● **Reading passage**
★ ★ ★
Single by Ray Charles
- B-side: "Sinner's Prayer"
- Released: February 1954
- Recorded: May 17, 1953
- Genre: Rhythm and blues
- Label: Atlantic
- Songwriter: Memphis Curtis
- Producer: Ahmet Ertegun

Ray Charles singles chronology
| " Feelin' Sad" (1953) | "It Should've Been Me" (1954) | "Don't You Know" (1954) |

= It Should've Been Me (Memphis Curtis song) =

"It Should've Been Me" is a 1954 rhythm and blues song written by Memphis Curtis, produced by Ahmet Ertegun and recorded and released as a single by American singer Ray Charles.
★ ★ ★
● **Challenge**
For each statement, say yes or no depending on whether it agrees with the song entry, and quote the words that decide it: (a) The song was recorded in 1954. (b) Ahmet Ertegun produced the song. (c) The single's B-side is "Feelin' Sad." The listing that comes next is unrelated to the song entry.

Extracted records
★ ★ ★
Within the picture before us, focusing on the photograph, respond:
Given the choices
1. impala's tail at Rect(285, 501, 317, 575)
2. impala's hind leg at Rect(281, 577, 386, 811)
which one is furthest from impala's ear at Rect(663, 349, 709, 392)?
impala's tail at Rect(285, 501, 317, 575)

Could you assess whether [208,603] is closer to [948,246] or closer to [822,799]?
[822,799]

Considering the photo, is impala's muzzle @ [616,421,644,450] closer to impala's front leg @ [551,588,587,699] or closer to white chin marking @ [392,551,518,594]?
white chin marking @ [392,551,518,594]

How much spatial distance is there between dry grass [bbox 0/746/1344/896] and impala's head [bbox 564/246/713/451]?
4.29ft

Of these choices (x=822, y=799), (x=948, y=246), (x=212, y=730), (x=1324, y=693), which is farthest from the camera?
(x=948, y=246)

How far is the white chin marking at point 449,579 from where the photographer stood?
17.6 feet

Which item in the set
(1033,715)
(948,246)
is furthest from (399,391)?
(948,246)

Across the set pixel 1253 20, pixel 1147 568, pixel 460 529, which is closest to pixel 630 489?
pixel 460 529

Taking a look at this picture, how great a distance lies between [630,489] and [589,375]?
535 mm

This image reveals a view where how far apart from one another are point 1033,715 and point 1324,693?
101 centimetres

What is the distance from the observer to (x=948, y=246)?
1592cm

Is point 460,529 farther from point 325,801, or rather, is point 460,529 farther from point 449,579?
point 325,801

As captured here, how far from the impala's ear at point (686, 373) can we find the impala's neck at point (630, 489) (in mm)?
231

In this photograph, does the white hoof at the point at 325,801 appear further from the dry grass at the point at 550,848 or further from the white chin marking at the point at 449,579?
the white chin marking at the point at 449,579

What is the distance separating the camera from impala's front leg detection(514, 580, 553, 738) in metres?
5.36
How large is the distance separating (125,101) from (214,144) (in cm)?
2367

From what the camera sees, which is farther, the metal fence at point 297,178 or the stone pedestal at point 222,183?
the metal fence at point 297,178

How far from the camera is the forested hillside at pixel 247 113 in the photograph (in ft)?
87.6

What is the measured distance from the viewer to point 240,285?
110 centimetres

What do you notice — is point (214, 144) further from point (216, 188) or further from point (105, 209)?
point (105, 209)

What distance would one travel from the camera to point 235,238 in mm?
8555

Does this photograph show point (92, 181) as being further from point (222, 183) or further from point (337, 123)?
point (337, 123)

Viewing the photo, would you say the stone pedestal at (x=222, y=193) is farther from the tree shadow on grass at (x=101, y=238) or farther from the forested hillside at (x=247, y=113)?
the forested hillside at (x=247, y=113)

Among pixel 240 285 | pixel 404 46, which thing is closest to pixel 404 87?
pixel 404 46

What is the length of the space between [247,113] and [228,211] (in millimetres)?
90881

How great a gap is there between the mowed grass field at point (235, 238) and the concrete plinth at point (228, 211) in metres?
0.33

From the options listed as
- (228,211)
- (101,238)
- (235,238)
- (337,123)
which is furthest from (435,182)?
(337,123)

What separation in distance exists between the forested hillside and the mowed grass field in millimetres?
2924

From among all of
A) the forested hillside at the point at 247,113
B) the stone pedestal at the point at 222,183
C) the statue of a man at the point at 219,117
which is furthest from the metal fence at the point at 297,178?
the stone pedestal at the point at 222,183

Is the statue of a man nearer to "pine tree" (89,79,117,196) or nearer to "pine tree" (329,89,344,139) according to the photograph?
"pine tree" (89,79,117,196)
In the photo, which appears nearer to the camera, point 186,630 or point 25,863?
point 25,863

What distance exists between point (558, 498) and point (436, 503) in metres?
★ ★ ★
● **Result of the exercise**
(a) No: "Recorded: May 17, 1953"
(b) Yes: "produced by Ahmet Ertegun"
(c) No: "B-side: "Sinner's Prayer""